Trowbridge (St. James)
The town is situated upon a rocky hill, near the river Biss, across which is a stone bridge. It is very irregularly built, mostly of stone; the principal street is spacious, and contains some excellent houses, but the other streets are generally narrow, the buildings old, and of rather a mean appearance. The town is paved, lighted with gas, and tolerably well supplied with water. The manufacture of woollen-cloth was introduced at an early period, and must have very soon become a thriving branch of trade, as Camden mentions that Trowbridge was famous for the clothing business; the articles made are chiefly kerseymeres, with some superfine broad cloth. The Kennet and Avon canal passes about a mile on the north, by which a communication is opened with London and Bristol. An act was passed in 1845 for a railway from near Chippenham to Salisbury and to Weymouth, passing by Trowbridge. The markets are on Tuesday, Thursday, and Saturday, the last being the principal, and are well supplied with provisions: there is a fair on the 5th of August, for cattle, cheese, woollen goods, &c. A petty-session takes place on the first Tuesday in the month; and a court leet and court baron are held at Easter, at the former of which constables, tythingmen, a crier, and cornets of the market, are appointed. The powers of the county debt-court of Trowbridge, established in 1847, extend over the parishes of Trowbridge and Hilperton.

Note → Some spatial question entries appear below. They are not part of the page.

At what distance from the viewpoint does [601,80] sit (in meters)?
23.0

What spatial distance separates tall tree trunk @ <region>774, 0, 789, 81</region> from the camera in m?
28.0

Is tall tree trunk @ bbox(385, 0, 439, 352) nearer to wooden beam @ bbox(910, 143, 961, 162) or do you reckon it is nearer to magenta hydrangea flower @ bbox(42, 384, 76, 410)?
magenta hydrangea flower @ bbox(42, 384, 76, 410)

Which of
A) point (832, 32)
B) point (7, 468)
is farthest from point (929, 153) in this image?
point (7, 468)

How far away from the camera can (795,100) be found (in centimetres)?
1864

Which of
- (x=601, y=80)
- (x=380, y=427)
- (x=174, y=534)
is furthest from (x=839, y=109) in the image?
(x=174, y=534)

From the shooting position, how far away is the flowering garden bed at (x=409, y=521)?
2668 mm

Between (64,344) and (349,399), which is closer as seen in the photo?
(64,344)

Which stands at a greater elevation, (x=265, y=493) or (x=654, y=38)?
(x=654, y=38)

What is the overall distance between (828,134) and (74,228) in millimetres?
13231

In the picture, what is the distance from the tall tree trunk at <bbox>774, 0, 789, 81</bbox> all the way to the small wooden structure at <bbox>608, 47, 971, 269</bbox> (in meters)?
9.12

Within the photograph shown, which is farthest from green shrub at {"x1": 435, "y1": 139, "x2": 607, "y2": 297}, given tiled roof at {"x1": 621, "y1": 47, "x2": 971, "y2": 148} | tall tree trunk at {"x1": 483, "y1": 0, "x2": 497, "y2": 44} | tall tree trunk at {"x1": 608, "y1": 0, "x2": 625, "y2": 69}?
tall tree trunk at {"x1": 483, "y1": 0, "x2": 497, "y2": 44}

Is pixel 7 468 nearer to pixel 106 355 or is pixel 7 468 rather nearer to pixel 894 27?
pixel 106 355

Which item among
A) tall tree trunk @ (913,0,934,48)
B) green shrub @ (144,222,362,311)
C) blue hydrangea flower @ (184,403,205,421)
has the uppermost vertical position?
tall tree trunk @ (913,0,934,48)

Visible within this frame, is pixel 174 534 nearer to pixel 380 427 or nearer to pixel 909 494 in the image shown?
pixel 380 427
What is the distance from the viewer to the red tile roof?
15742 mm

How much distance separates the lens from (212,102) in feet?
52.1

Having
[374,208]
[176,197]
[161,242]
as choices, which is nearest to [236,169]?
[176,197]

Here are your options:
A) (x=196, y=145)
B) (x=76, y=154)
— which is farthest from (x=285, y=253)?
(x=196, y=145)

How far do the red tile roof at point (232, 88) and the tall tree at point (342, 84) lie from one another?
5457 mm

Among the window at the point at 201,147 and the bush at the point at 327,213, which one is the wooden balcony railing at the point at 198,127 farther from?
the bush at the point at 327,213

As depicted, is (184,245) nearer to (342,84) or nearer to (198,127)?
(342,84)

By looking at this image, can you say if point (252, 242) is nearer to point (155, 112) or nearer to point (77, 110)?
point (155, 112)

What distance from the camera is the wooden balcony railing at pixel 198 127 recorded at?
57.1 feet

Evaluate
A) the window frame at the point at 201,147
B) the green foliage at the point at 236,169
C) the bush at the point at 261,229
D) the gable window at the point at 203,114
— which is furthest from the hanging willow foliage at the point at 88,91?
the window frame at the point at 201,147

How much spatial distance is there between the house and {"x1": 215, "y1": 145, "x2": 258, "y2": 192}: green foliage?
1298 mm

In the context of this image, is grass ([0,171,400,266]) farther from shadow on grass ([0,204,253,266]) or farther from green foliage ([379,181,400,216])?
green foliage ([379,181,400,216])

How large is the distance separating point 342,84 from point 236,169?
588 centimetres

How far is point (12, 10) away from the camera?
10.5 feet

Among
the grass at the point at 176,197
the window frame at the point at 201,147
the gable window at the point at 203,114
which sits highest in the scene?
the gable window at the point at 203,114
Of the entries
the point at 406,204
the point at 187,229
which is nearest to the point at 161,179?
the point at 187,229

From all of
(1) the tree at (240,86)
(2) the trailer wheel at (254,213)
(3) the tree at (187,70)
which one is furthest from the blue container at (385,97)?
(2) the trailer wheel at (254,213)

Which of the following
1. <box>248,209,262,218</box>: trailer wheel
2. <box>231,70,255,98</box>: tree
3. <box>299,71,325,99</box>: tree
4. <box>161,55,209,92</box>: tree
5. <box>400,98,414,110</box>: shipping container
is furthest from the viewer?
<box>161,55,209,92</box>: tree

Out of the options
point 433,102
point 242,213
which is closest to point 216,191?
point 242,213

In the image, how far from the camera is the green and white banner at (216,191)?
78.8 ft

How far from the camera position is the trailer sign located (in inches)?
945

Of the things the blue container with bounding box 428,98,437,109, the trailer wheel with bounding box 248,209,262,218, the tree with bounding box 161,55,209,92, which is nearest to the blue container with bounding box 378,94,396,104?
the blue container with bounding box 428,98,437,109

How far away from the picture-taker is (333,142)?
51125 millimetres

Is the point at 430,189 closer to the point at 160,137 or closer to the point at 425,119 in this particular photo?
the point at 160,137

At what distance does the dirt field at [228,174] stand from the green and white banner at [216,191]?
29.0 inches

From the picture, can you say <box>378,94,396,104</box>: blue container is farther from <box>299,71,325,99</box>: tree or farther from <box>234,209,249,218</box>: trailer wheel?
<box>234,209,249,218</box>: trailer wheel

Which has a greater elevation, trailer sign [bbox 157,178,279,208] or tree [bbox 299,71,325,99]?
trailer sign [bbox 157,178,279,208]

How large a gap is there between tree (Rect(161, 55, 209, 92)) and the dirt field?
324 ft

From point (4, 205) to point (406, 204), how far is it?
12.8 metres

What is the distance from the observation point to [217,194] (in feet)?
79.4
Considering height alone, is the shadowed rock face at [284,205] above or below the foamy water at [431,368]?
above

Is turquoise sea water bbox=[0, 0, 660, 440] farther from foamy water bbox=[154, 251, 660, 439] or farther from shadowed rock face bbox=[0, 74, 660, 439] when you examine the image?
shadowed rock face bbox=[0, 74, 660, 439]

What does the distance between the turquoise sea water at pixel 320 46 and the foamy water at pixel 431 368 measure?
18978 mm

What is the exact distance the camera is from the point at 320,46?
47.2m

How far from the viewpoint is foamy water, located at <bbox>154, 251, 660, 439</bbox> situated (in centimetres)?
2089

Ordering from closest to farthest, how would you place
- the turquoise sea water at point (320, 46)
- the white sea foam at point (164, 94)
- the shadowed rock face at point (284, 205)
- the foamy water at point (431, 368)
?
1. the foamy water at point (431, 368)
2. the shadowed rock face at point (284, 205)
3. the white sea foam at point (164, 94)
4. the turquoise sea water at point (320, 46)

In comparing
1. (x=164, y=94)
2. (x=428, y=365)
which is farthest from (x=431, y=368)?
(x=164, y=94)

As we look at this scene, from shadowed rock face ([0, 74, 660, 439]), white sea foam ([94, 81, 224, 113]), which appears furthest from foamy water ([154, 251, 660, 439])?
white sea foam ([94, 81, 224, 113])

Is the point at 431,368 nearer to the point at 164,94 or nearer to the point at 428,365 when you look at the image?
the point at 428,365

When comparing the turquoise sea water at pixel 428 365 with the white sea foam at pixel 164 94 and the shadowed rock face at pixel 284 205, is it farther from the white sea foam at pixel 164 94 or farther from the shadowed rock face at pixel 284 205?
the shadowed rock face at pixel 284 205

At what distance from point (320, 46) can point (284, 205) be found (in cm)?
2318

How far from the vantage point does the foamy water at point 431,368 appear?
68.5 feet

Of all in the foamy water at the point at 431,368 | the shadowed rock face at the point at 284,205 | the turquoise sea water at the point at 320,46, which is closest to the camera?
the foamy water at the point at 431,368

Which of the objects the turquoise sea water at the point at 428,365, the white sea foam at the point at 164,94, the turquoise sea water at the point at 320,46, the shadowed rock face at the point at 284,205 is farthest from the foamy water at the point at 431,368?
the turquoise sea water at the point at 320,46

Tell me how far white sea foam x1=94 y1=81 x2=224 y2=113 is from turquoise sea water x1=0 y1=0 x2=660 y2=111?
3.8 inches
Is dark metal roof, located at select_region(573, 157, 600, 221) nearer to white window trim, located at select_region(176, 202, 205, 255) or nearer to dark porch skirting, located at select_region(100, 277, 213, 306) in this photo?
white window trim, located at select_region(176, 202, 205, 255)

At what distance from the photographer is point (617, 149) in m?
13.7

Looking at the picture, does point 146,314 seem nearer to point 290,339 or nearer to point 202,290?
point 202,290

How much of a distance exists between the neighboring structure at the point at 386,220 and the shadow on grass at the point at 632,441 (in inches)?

The living is a rectory, valued in the king's books at £20. 12. 8½., and in the gift of the Duke of Rutland: the tithes have been commuted for £600; there is a parsonage-house, and the glebe comprises 54 acres. A rent-charge of £16. 16. is paid to the lay impropriator of Staverton, and a modus of £25. 15. out of the same hamlet to the rector. The parochial church, called the New church in consequence of a more ancient one having existed about 70 yards to the south-east, is a large building, with a tower at the west end, surmounted by a lofty spire; the walls of the nave and aisles are crowned with battlements and crocketed pinnacles. In some of the windows are fragments of painted glass; the font is lofty, and covered with a profusion of tracery and paneling. Attached to the eastern extremities of the aisles are chapels, that on the south belonging to the lord of the manor, and that on the north to John Clark, Esq., as owner of Wick House and estate. Holy Trinity district church, of which the first stone was laid April 8th 1837, was consecrated November 1st 1839; it contains 1000 sittings, half free, and the living is a perpetual curacy, in the Rector's gift, with a net income of £150. At Staverton is a district chapel; and in the town are places of worship for Particular Baptists, General Baptists, Independents, Wesleyans, Presbyterians, and Irvingites. George Keate, a poetical and miscellaneous writer of some celebrity, was born here in 1730; Crabbe, the poet, was instituted to the rectory in 1814, and held it till his death in 1832. Trowbridge formerly gave the title of Baron to the Seymour family, dukes of Somerset, one of whom is buried here.
Transcribed from A Topographical Dictionary of England, by Samuel Lewis, seventh edition, published 1858.